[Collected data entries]
════

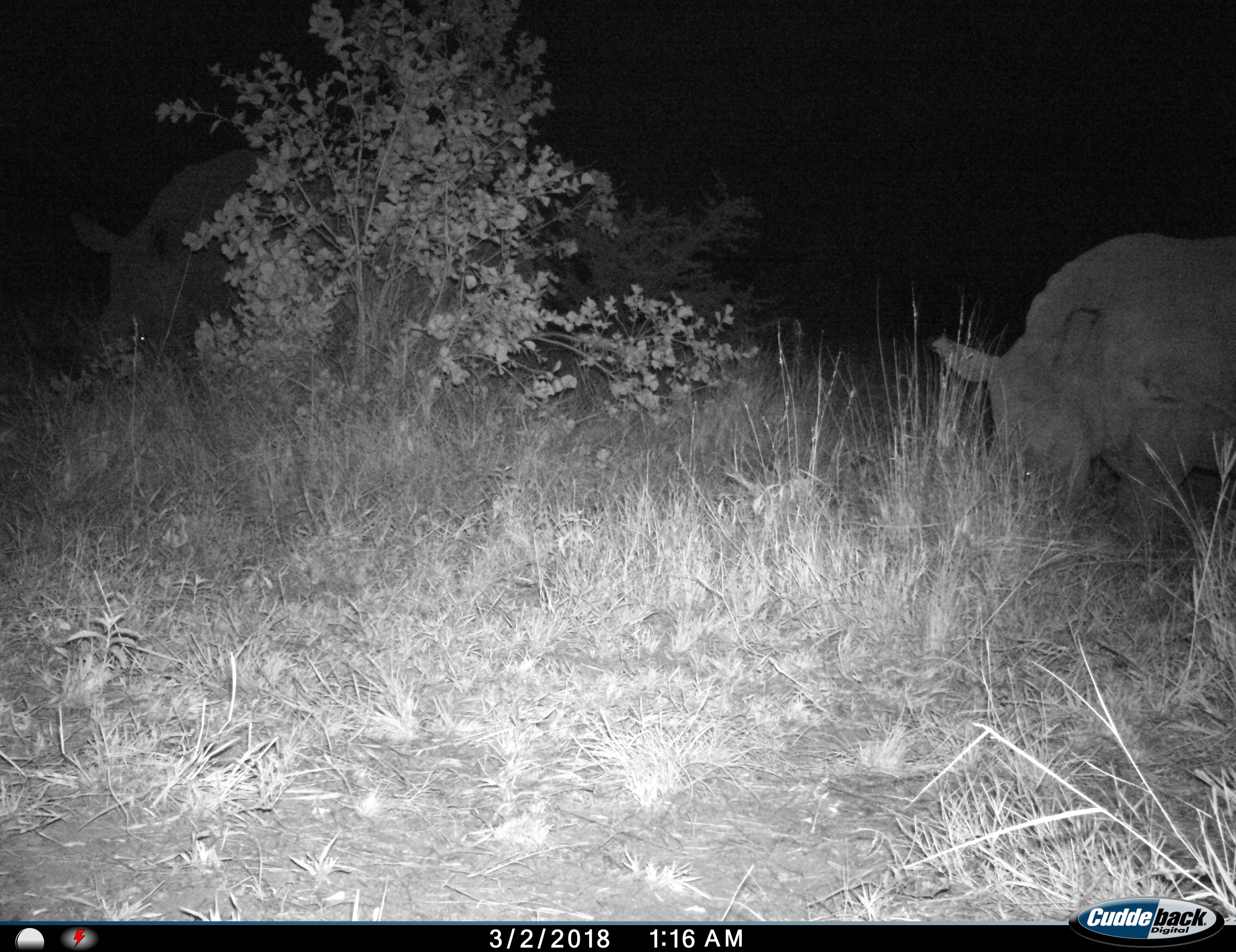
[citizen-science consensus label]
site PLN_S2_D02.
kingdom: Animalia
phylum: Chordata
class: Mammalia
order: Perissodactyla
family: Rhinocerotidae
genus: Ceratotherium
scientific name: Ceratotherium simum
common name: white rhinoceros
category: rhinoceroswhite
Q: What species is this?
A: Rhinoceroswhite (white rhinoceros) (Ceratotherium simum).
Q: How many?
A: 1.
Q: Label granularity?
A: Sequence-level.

════

What you will do: Write out the data precisely as given, excluding the pictures.

Reply:
[citizen-science consensus label]
site PLN_S2_D02.
kingdom: Animalia
phylum: Chordata
class: Mammalia
order: Perissodactyla
family: Rhinocerotidae
genus: Ceratotherium
scientific name: Ceratotherium simum
common name: white rhinoceros
category: rhinoceroswhite
Q: What species is this?
A: Rhinoceroswhite (white rhinoceros) (Ceratotherium simum).
Q: How many?
A: 1.
Q: Label granularity?
A: Sequence-level.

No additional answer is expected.